Can you expand on the etcd growth pains you've been through?

2 comments

The basis of this, was being pointed in the right direction by the community.

etcd had a HUGE issue with the implementation of the raft consensus algorithm they were using. This was in version 0.x

The tough part was that, even though etcd 2.0 was released in January [1], it was not put into CoreOS alpha until April [2]

After moving to 2.x - all my problems went away. It had a small learning curve of setting up lots of nodes in the cluster vs proxies [3]. 2.x had a lot of functionality added, but the main one for us was it's reliability. Being able to query status of members, add/remove members from the cluster and monitoring.

Before etcd 2.x, the whole etcd infrastructure would die (and consequently, fleet) if just ONE node restarted. Needless to say, it's come a long way.

We've been running etcd 2.x since January in a container [4], then just doing export FLEETCTL_ENDPOINT=http://127.0.0.1:2379

[1] - https://coreos.com/blog/etcd-2.0-release-first-major-stable-...

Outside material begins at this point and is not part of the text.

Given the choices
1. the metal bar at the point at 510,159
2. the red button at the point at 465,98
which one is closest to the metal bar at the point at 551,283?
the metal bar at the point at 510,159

[2] - https://coreos.com/blog/coreos-alpha-with-etcd-2/

[3] - https://coreos.com/etcd/docs/latest/admin_guide.html

[4] - https://coreos.com/blog/Running-etcd-in-Containers/

I would definitely recommend that you reevaluate it with a newer version of etcd, as it has had some significant stability improvements post-2.0. I've been doing some fuzz testing of it lately and found that it has gotten much more reliable.